▶ _Required action_: Return the entire passage on poverty in Buffalo word for word.

▶ _Reading passage_:
Content starts

The socio-economic circumstances in Buffalo and many other cities across the country are an historical phenomenon. The population of people of color and minority groups grew over time, white people/families relocated to other parts of the city or moved to the suburbs, and Black and other minorities were left behind to live in a confined space—apart from and not a part of.
Politicians talk about changing things, but lethargy tends to win out—year after year, decade after decade. The more things change, the more they stay the same, and that is what happened in Buffalo.
In 2006 when Byron Brown was elected mayor, Mark Sheer writes, “Buffalo ranked as the nation’s second poorest city, and Buffalo’s overall poverty rate was 29.9 percent.” Brown declared that he would “bring people into the mainstream of Buffalo’s economy.” Today, Brown is still in office, and Buffalo’s overall poverty rate is about the same as in 2006, while nearly 40% of the city’s African Americans live at or below the poverty line.

Content ends

▶ _Source material_:
Content starts

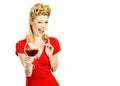 Funny sommelier woman tasting red wine. Young woman with glass of red wine. Funny woman drinking red wine over white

Content ends

▶ _Completed task_:
The socio-economic circumstances in Buffalo and many other cities across the country are an historical phenomenon. The population of people of color and minority groups grew over time, white people/families relocated to other parts of the city or moved to the suburbs, and Black and other minorities were left behind to live in a confined space—apart from and not a part of.
Politicians talk about changing things, but lethargy tends to win out—year after year, decade after decade. The more things change, the more they stay the same, and that is what happened in Buffalo.
In 2006 when Byron Brown was elected mayor, Mark Sheer writes, “Buffalo ranked as the nation’s second poorest city, and Buffalo’s overall poverty rate was 29.9 percent.” Brown declared that he would “bring people into the mainstream of Buffalo’s economy.” Today, Brown is still in office, and Buffalo’s overall poverty rate is about the same as in 2006, while nearly 40% of the city’s African Americans live at or below the poverty line.